When I uncovered this secret, it radically changed the way in which I worked within my already-chosen medium of mosaic. You might say it was a revelation which gave me what I searched for—a personal voice. I had already found new delight in encountering specialist mosaic glass. In particular, I was enticed by the colorful handmade mosaic material called smalti, which was uniquely manufactured in Venice. I also found gold! Mosaic gold was to be a wondrous addition to my palette, but at this time I used it, just as the Romans did, for highlighting or creating points of focus within a design.
Then, in the mid 1990s, I found myself in the city of Ravenna in Italy, looking at the 6th-century mosaics of the basilica of San Vitale, and was particularly drawn to two secular panels—one of the Emperor Justinian and the other of his consort, Empress Theodora. These were glowing panels, rich in figurative and textural detail using mainly smalti, but with a little marble for hand and face detailing, and mother of pearl for its luster in decorative areas—and all positioned on a simmering golden ground. As I looked, musing upon such wondrous artistry, a glowing beam of sunlight fell across the mosaic surface, immediately dissolving the portrait images into a myriad of light particles. All the figures had, in effect, dematerialized into light.
I marveled at this transforming aspect, one I had never experienced before when looking at classical mosaics. I knew with certainty that it was the light bouncing off the imagery that had been transubstantiated and had subsequently opened this new way into a greater sense of understanding. Through light, therefore, I knew that a more profound sense of knowing could be experienced.
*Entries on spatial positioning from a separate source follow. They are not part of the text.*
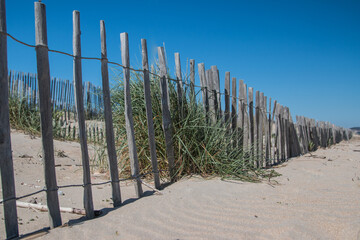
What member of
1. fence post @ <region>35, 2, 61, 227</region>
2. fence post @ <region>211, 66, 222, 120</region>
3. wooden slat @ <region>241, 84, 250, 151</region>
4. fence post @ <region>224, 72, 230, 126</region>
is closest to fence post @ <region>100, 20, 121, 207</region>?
fence post @ <region>35, 2, 61, 227</region>

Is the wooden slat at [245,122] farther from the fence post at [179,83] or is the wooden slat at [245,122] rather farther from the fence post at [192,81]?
the fence post at [179,83]

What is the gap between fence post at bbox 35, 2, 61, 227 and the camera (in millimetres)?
2514

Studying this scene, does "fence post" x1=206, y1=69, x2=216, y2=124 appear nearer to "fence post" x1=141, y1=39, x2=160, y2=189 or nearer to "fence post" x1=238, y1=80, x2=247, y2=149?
"fence post" x1=238, y1=80, x2=247, y2=149

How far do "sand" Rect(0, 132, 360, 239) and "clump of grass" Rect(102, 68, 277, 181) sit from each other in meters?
0.26

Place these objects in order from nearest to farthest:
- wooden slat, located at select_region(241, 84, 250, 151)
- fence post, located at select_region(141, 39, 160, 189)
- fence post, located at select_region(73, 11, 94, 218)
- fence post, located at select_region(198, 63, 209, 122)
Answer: fence post, located at select_region(73, 11, 94, 218), fence post, located at select_region(141, 39, 160, 189), fence post, located at select_region(198, 63, 209, 122), wooden slat, located at select_region(241, 84, 250, 151)

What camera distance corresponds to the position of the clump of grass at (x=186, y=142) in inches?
168

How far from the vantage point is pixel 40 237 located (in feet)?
7.82

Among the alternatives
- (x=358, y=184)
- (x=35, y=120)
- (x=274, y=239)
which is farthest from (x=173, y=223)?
(x=35, y=120)

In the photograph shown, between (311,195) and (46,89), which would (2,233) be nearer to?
(46,89)

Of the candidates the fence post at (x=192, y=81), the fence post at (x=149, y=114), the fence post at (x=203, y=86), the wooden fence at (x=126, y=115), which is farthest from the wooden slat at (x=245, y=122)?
the fence post at (x=149, y=114)

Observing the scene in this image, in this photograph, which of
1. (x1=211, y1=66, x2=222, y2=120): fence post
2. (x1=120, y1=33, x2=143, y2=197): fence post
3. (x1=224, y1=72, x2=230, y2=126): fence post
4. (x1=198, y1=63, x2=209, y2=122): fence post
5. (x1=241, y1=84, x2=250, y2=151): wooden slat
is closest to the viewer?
(x1=120, y1=33, x2=143, y2=197): fence post

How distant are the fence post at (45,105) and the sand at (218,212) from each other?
0.25 m

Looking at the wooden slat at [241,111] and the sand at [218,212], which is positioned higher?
the wooden slat at [241,111]

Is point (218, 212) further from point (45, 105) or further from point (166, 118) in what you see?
point (45, 105)
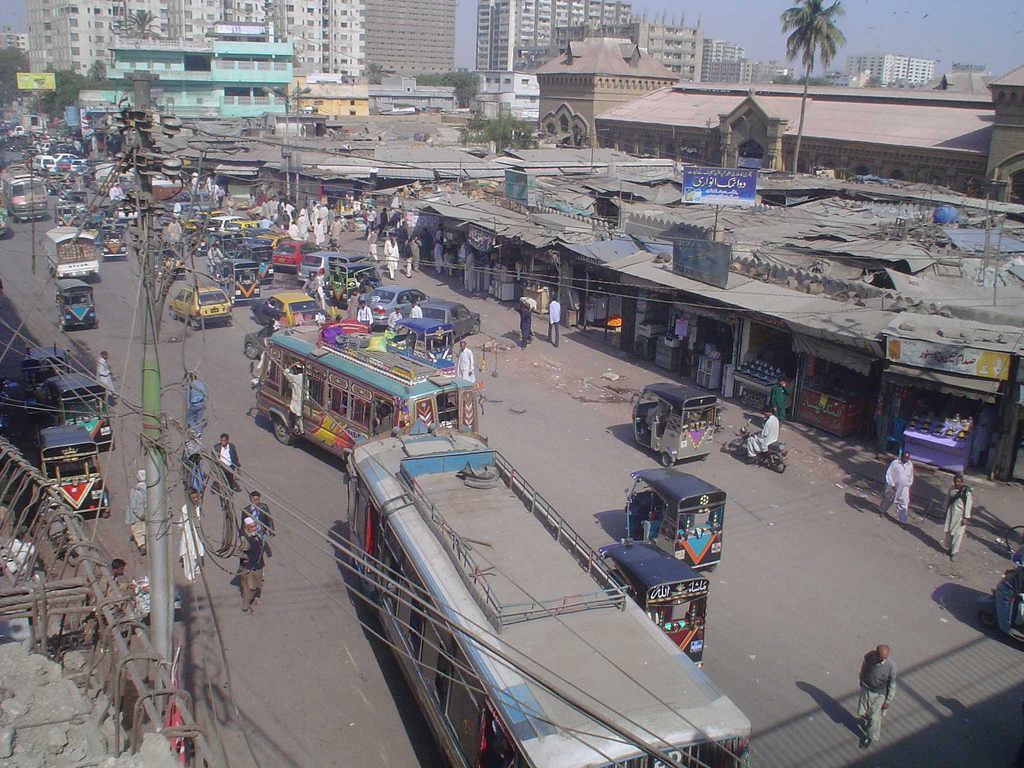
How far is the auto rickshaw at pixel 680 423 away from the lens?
16.1 m

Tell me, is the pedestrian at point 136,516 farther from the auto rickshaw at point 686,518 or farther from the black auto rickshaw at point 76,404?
the auto rickshaw at point 686,518

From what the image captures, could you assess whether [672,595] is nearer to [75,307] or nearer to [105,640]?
[105,640]

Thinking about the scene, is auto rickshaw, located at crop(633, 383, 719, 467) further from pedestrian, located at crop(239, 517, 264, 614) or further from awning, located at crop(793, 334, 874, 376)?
pedestrian, located at crop(239, 517, 264, 614)

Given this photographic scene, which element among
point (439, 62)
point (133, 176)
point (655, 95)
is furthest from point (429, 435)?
point (439, 62)

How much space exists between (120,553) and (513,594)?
25.6 feet

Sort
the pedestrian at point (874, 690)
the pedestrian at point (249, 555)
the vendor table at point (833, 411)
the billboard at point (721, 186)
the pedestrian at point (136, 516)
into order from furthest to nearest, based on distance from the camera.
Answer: the billboard at point (721, 186) < the vendor table at point (833, 411) < the pedestrian at point (136, 516) < the pedestrian at point (249, 555) < the pedestrian at point (874, 690)

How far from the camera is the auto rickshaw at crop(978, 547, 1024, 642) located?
10.7 metres

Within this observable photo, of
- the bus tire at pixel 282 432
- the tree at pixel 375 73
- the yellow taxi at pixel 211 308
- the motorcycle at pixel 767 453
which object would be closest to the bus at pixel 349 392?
the bus tire at pixel 282 432

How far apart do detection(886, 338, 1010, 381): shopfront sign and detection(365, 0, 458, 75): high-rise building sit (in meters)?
185

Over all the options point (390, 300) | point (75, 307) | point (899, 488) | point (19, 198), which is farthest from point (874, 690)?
point (19, 198)

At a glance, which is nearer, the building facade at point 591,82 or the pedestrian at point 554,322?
the pedestrian at point 554,322

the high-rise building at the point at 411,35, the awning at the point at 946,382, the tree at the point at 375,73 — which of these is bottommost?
the awning at the point at 946,382

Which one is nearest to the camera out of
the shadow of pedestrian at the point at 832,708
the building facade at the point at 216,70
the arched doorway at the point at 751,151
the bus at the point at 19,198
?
the shadow of pedestrian at the point at 832,708

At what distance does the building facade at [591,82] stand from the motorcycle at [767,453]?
157ft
Byzantine maestros were able to cut and fix the mosaics to vertical walls, cupolas, and vaults in great schemes covering the interiors of the new buildings of early Christianity. The source of their understanding in relaying their sacred message lay in exploiting light by physically manipulating the special characteristics of gold and smalti.
On the internal vertical and curved surfaces of the new basilicas, the tesserae could be applied at angles into the mortar to attract and repel light. This tilting of the tesserae was used with great skill and understanding to give the ultimate effect to the viewers. Mosaics, at this time, did not portray a light source within the imagery but relied, instead, on the moving light from both candles and natural daylight. By utilizing these different sources of light, mosaic artists could manipulate light so much that it could be made to transcend any imagery completely, through brilliant or even blinding light. This is what had happened to me.
Experiencing mosaic in this way—through light—especially in a sacred setting, the viewer is enveloped in a transcendental mystery. I believe the same extraordinary and wonderful effect can be realized in a secular or contemporary setting such as in an art gallery or even a personal environment. Gold was always considered a worthy vehicle to transport Divine ideas in art. This extra element of conveying Light, which the mosaic medium proffered, could give even greater Divine expression or spiritual awareness. I knew that this way of perceiving mosaic could be utilized by me in my personal work, and, at last, give me a conduit through which I could truly explore my everyday experience. My meditations on life, love, and death could now be translated into mosaic using light as an integral part of the exploration.
Materials In Elaine’s early work—mostly prior to 1995—materials such as smalti, vitreous, and ceramic tesserae predominate. As her “journey to light” progressed, the range of tesserae began to include: Venetian gold leaf glass and glass smalti, Ravenna glass, Carrara marble, mirrored glass, granite, Venetian silver and gold, and “fool’s gold” (iron pyrite).